Text passage>
‘YEAH, I think the monarchy’s great as long as we’re all on board with it.’
This sentiment – monarchy by popularity – has always made me feel slightly queasy.
Phrased another way, it might be: ‘Yeah, I suppose I’d be willing to get the guillotine out, as long as it represented the national consensus.’
As well as being treasonous, such a system fundamentally undermines the entire point of having a monarch. We don’t elect our king or queen, and in this inheritance of rule there is supposed to be a transcendence with its origins in the divine election upon which the monarchy is predicated.
The rationalists with their vision of a ‘United Republic’ make what from their own ideological worldviews are good points. The monarchy is outdated, irrelevant, of another era. Aye, for we have made it so. Christian faith, marriage, family, traditional morality, truth, beauty are all deemed irrelevant to the modern world. The kind of grubby vulgarianism which would have us abandon them are antithetical to a worldview in which monarchy makes sense, and in which the coronation’s sacramental nature becomes a sacrificial offering of monarch and people to God. I suspect this country will eventually adopt republicanism, bland and lifeless a system though it be, because the Weltanschauung conformed to the Triune God is no longer recognised by the average Briton.
Summarised, this is a question of where humanity is headed. Hereditary rule may seem totally ridiculous in an age where meritocracy is the ostensible idyll. For Christians, Jesus’s ancestral descent from Adam via Abraham’s line is highly significant and gives a theological underpinning to the entire salvation narrative. Besides, we must all come from someone, be they Habsburgs and Borgias or Smiths and Joneses; our blood must have a history, and post-modernity cannot understand the Christian teaching that bloodlines can be used for celestial purposes, elevating the natural sanctity they possess as the emblem of our common humanity to a divine purpose and ordination. For the Christian, elevation of human sanguinity has its most perfect expression in the Eucharistic Body and Blood of Jesus.
Flaccid post-enlightenment mindsets reflect the reality of the world we live in, a world in which the metaphysical reality underpinning the monarchy has gone: namely, (small ‘c’) catholic Christianity, including traditional Protestant and eastern Orthodox models. The theology of the divine right of Kings seems as alien to modern man as holy pilgrimages or blessing of the crops at rogation-tide . . . but surely that is the point!

Problem A> In the essay on the monarchy, what system does the author expect the country to adopt in the end?
Problem B> Explain why the essay on the monarchy says that monarchy by popularity undermines the whole point of having a monarch.
Problem C> Carry the essay on the monarchy forward from its final sentence.

Data supplied>

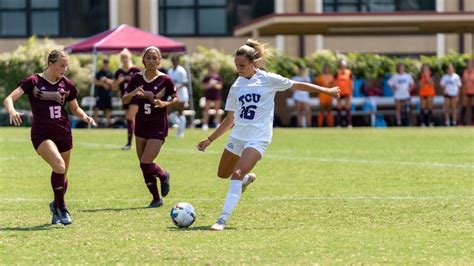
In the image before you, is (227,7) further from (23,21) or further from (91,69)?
(91,69)

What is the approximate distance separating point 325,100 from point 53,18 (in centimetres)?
1757

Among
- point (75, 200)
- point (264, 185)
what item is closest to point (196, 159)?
point (264, 185)

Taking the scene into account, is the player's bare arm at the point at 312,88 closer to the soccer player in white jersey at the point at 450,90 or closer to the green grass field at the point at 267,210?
the green grass field at the point at 267,210

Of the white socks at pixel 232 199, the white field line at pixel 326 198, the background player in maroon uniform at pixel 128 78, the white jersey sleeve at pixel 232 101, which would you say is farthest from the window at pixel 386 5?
the white socks at pixel 232 199

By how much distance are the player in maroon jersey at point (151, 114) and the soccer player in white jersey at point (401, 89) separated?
2300 centimetres

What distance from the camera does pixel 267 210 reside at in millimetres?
13500

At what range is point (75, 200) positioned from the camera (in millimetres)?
15031

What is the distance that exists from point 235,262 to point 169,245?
1217mm

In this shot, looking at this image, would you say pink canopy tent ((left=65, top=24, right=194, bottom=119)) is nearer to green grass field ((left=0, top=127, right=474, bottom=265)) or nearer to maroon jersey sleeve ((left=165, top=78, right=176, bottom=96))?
green grass field ((left=0, top=127, right=474, bottom=265))

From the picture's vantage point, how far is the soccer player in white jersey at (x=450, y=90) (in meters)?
37.2

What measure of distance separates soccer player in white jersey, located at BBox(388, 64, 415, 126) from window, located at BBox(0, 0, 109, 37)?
16376 mm

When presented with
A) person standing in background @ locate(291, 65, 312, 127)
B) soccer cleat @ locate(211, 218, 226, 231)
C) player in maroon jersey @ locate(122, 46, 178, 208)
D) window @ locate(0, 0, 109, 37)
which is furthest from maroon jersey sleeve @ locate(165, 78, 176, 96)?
window @ locate(0, 0, 109, 37)

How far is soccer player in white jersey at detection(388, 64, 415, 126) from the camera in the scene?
37.2 meters

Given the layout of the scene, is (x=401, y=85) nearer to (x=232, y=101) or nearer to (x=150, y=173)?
(x=150, y=173)
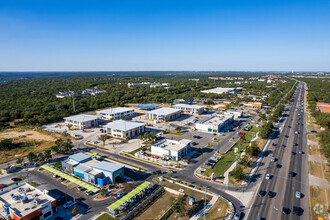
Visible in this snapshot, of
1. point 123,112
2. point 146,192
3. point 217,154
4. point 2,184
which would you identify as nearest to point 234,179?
point 217,154

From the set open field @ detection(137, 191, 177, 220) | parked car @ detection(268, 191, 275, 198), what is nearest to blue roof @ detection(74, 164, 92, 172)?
open field @ detection(137, 191, 177, 220)

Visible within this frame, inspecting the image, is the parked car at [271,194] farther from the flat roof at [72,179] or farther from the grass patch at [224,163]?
the flat roof at [72,179]

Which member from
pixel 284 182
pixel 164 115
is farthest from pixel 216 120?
pixel 284 182

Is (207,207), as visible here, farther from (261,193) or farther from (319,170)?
(319,170)

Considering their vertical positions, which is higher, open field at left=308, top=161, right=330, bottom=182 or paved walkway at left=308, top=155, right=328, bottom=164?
paved walkway at left=308, top=155, right=328, bottom=164

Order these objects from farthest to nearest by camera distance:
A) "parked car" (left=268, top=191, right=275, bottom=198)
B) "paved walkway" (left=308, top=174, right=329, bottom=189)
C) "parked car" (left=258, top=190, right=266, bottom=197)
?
"paved walkway" (left=308, top=174, right=329, bottom=189), "parked car" (left=258, top=190, right=266, bottom=197), "parked car" (left=268, top=191, right=275, bottom=198)

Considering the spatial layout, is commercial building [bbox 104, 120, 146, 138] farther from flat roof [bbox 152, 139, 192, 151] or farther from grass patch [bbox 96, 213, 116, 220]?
grass patch [bbox 96, 213, 116, 220]

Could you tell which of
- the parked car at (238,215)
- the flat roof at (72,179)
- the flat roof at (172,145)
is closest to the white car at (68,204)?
the flat roof at (72,179)
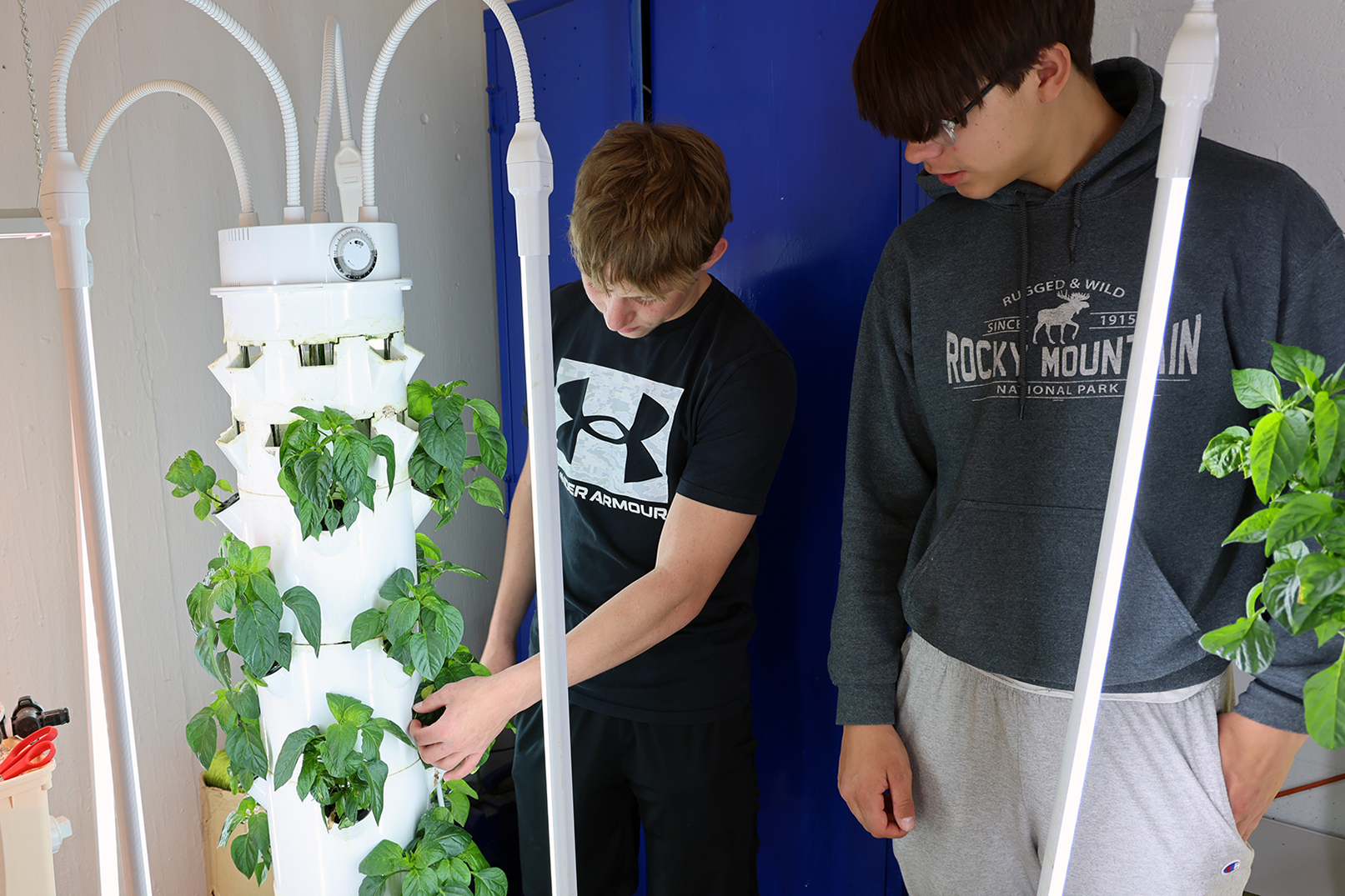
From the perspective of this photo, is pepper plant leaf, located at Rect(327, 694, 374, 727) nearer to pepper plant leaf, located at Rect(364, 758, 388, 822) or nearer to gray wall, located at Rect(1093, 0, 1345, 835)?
pepper plant leaf, located at Rect(364, 758, 388, 822)

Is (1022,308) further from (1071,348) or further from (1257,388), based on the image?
(1257,388)

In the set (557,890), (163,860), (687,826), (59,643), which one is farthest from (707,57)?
(163,860)

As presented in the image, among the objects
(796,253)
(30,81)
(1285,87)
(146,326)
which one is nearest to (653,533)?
(796,253)

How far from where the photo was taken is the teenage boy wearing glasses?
0.96m

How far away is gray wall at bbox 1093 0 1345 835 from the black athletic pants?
80cm

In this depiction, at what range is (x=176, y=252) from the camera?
1917 mm

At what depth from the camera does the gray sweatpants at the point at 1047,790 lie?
3.26 feet

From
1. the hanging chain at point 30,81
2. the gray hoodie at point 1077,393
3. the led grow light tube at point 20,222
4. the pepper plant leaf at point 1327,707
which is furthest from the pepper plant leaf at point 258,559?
the hanging chain at point 30,81

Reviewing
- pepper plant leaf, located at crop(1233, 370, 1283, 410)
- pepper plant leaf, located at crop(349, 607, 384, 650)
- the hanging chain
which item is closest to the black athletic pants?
pepper plant leaf, located at crop(349, 607, 384, 650)

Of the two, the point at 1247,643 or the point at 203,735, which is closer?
the point at 1247,643

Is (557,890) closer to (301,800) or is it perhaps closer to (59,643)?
(301,800)

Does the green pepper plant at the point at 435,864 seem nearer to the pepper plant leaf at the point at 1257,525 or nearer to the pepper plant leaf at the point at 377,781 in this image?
the pepper plant leaf at the point at 377,781

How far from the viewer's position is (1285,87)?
1248mm

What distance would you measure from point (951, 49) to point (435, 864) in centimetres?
110
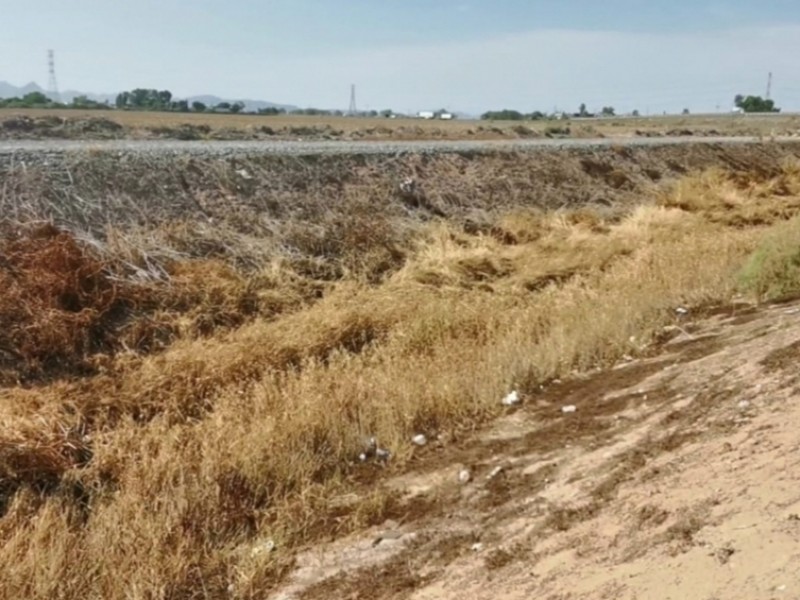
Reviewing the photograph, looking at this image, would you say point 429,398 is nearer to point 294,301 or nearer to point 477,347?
point 477,347

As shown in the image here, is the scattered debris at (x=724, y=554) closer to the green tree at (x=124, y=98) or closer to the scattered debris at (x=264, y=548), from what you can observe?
the scattered debris at (x=264, y=548)

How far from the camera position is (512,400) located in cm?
767

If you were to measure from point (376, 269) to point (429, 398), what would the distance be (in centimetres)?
618

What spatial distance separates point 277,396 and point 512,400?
2.41 meters

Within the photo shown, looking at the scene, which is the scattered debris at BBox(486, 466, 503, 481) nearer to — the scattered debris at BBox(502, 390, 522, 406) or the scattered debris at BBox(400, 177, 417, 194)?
the scattered debris at BBox(502, 390, 522, 406)

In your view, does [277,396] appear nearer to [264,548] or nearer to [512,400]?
[512,400]

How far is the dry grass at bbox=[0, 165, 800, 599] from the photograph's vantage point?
5379mm

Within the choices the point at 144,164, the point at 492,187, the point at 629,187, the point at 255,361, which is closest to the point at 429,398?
the point at 255,361

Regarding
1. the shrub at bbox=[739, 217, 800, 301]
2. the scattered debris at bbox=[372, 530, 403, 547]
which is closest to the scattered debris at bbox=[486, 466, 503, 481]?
the scattered debris at bbox=[372, 530, 403, 547]

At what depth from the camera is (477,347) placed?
31.0 feet

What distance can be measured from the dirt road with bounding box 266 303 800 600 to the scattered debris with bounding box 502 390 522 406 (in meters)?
0.11

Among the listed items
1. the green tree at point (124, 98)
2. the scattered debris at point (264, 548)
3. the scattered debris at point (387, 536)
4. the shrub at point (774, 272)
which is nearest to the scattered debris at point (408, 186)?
the shrub at point (774, 272)

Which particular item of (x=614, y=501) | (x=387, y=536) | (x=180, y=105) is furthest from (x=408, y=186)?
(x=180, y=105)

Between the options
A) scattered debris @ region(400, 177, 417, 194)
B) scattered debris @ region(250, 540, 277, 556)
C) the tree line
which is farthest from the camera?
the tree line
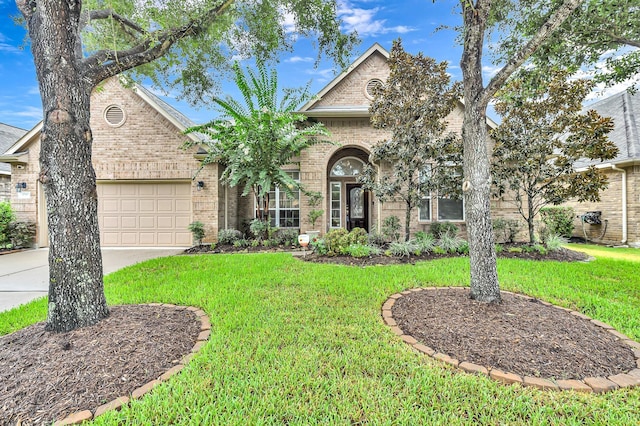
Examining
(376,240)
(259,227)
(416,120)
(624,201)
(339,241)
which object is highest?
(416,120)

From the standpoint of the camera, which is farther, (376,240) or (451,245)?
(376,240)

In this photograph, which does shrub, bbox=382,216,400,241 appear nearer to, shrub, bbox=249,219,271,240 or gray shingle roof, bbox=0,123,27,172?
shrub, bbox=249,219,271,240

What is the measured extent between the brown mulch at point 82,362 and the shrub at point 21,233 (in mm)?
10009

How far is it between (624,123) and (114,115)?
2135 cm

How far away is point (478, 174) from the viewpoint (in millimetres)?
3652

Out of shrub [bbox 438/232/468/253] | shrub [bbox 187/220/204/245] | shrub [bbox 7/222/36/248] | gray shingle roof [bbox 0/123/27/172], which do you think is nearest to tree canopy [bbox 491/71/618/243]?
shrub [bbox 438/232/468/253]

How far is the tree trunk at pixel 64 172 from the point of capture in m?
3.00

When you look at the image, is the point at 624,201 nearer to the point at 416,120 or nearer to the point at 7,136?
the point at 416,120

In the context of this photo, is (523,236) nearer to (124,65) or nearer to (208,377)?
(208,377)

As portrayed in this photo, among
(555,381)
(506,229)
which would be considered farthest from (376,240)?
(555,381)

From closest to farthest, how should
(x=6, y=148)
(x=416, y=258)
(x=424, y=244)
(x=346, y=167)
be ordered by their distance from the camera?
(x=416, y=258) < (x=424, y=244) < (x=346, y=167) < (x=6, y=148)

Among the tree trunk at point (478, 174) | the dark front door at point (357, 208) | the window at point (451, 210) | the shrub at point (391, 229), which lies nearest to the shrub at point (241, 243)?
the dark front door at point (357, 208)

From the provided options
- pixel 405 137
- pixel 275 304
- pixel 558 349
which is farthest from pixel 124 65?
pixel 405 137

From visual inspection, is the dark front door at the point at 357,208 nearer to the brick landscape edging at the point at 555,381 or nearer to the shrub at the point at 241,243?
the shrub at the point at 241,243
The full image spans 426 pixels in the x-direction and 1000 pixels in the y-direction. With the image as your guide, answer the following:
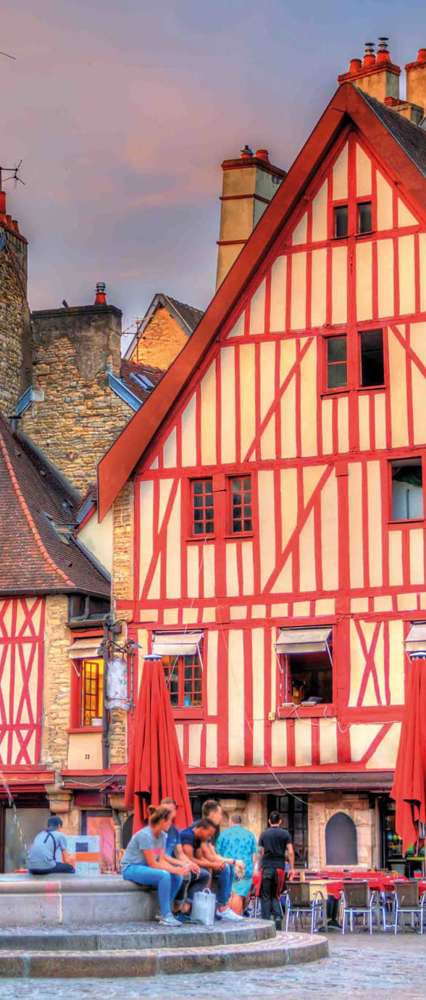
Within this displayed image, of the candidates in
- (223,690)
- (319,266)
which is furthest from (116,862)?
(319,266)

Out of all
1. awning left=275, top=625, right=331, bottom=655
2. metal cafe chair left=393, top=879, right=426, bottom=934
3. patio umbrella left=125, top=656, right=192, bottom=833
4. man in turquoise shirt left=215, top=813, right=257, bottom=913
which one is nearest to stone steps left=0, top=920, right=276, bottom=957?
man in turquoise shirt left=215, top=813, right=257, bottom=913

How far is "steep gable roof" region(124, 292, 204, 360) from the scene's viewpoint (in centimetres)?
3775

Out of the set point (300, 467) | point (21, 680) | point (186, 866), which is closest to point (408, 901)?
point (186, 866)

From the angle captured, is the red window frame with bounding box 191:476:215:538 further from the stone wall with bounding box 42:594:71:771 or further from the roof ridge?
the stone wall with bounding box 42:594:71:771

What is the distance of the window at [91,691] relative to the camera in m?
29.7

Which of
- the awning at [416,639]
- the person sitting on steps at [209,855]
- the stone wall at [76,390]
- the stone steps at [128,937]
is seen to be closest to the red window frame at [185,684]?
the awning at [416,639]

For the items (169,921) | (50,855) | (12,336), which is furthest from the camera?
(12,336)

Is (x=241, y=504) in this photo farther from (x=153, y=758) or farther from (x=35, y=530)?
(x=153, y=758)

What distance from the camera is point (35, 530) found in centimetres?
3138

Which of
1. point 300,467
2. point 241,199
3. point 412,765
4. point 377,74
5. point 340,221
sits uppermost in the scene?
point 377,74

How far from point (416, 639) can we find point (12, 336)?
37.6 feet

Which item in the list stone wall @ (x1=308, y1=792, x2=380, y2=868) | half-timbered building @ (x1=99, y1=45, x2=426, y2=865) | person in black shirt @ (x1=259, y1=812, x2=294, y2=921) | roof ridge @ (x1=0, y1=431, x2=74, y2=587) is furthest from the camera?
roof ridge @ (x1=0, y1=431, x2=74, y2=587)

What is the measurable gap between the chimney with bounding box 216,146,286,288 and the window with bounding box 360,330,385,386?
15.2 ft

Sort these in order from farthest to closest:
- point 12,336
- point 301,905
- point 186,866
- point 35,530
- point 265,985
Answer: point 12,336
point 35,530
point 301,905
point 186,866
point 265,985
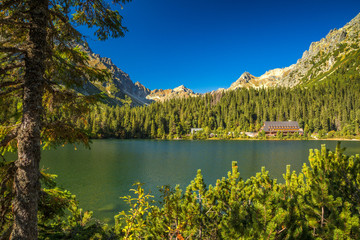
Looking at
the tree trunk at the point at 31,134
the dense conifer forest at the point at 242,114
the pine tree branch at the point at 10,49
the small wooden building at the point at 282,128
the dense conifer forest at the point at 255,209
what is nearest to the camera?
the pine tree branch at the point at 10,49

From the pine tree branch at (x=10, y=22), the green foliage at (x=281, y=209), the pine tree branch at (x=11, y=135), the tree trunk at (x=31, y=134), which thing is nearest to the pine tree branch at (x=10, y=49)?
the tree trunk at (x=31, y=134)

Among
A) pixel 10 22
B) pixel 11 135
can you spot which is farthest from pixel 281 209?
pixel 10 22

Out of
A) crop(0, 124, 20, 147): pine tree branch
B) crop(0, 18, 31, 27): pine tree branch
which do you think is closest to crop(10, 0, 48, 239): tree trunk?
crop(0, 18, 31, 27): pine tree branch

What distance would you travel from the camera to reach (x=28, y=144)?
3580mm

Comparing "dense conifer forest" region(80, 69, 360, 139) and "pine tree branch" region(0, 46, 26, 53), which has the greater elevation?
"dense conifer forest" region(80, 69, 360, 139)

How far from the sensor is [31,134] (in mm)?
3596

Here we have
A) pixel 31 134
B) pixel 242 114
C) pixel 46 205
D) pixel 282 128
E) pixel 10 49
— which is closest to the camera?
pixel 10 49

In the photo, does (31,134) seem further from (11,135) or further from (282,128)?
(282,128)

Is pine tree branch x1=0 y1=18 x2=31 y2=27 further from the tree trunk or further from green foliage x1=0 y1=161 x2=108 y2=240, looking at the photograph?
green foliage x1=0 y1=161 x2=108 y2=240

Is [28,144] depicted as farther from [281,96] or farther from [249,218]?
[281,96]

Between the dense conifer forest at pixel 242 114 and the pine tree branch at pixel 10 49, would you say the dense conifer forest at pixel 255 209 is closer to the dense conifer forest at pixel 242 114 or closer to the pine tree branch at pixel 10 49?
the pine tree branch at pixel 10 49

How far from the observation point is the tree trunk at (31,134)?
3502 millimetres

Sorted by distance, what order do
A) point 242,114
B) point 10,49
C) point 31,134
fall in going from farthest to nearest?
point 242,114
point 31,134
point 10,49

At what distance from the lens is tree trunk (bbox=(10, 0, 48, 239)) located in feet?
11.5
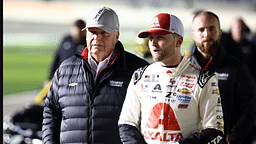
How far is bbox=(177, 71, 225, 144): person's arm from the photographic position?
2436mm

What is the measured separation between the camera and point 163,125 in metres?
2.47

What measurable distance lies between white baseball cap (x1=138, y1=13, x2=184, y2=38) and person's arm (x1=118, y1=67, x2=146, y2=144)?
1.17ft

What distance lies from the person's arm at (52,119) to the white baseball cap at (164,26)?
103cm

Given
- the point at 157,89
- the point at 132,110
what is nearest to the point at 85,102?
the point at 132,110

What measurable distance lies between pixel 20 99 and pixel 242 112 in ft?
35.8

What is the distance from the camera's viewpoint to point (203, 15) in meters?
3.57

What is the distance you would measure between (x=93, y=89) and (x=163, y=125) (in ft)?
2.75

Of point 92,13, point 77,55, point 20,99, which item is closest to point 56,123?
point 77,55

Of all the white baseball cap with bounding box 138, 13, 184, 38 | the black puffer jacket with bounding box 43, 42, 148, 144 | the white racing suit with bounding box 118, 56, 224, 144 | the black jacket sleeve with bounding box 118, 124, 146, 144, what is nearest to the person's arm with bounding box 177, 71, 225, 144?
the white racing suit with bounding box 118, 56, 224, 144

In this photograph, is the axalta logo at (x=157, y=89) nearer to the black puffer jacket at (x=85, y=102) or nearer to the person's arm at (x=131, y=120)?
the person's arm at (x=131, y=120)

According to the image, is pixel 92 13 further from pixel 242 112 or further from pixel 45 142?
pixel 242 112

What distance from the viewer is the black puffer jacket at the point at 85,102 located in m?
3.05

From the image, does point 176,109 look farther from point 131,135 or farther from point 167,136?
point 131,135

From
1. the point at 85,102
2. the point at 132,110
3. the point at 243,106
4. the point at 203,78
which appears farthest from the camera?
the point at 243,106
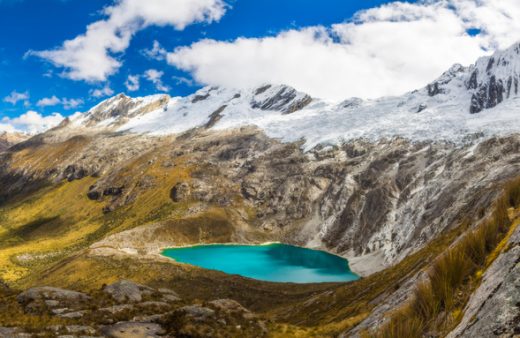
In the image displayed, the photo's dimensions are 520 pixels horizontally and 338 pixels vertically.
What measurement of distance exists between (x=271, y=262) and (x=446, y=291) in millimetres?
126883

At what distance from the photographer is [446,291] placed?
7.40 meters

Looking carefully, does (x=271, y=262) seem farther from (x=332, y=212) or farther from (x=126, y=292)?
(x=126, y=292)

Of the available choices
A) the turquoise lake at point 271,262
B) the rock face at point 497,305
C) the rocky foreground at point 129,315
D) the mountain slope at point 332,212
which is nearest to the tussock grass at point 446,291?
the rock face at point 497,305

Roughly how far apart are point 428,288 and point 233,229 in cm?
16759

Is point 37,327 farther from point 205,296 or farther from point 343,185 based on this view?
point 343,185

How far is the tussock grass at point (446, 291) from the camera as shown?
6.81 meters

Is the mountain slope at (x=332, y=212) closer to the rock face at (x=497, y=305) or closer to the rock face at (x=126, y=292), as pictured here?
the rock face at (x=126, y=292)

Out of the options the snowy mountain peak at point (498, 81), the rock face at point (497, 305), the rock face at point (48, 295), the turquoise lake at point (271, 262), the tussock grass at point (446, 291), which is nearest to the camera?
the rock face at point (497, 305)

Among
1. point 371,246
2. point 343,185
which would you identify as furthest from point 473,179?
point 343,185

Exercise answer A> Republicanism.

Exercise answer B> Kings and queens are not elected. Their rule is inherited, and that inheritance is meant to carry a transcendence rooted in the divine election on which the monarchy is based. Making the monarchy depend on public approval abandons that basis.

Exercise answer C>
Maybe the world needs to be confronted by transcendent realities it does not understand in order to accept a system rooted in what is paradoxically beyond yet incalculably inward to it. I would suggest that this is transcendentalising is something we do naturally, even if our conscious worldview is largely secular. We are meaning-seeking beings, and I’ve never known even the most atheistic person for whom sporting iconography, their nation’s flag, their children’s names or a powerful piece of music mean absolutely, nihilistically nothing . . . quite the opposite. Despite our best efforts to sterilise and de-sacralise the world, to reduce its essence to the weighable and measurable, the spiritual worldview which is all but vanished in the west still permeates the life we lead. It is the muscle memory of an action which we may have abandoned but which remains genetically grafted into our flesh.
Truth remains true, irrespective of its popular acceptation. The earth revolves upon the eternal axis of the Cross, perpetually imaged upon the matter of the universe, even when man’s vanity eschews it. May we again look beyond the immanent, and see the truest, veined stuff of things; sedent within the heart, the God-wov’n soul, whence we derive celestial-flamed wings.
This is a moment to reconfigure our collective life and reach out into the mist of the supernatural . . . but I suspect we’ll take the well-worn way and recline upon familiar, necrotic systems of being that lead nowhere but the choked idol of cremated self.
May God grant our reposed Queen, as the prayerbook bids, everlasting joy and felicity, through Jesus Christ Our Lord. Amen.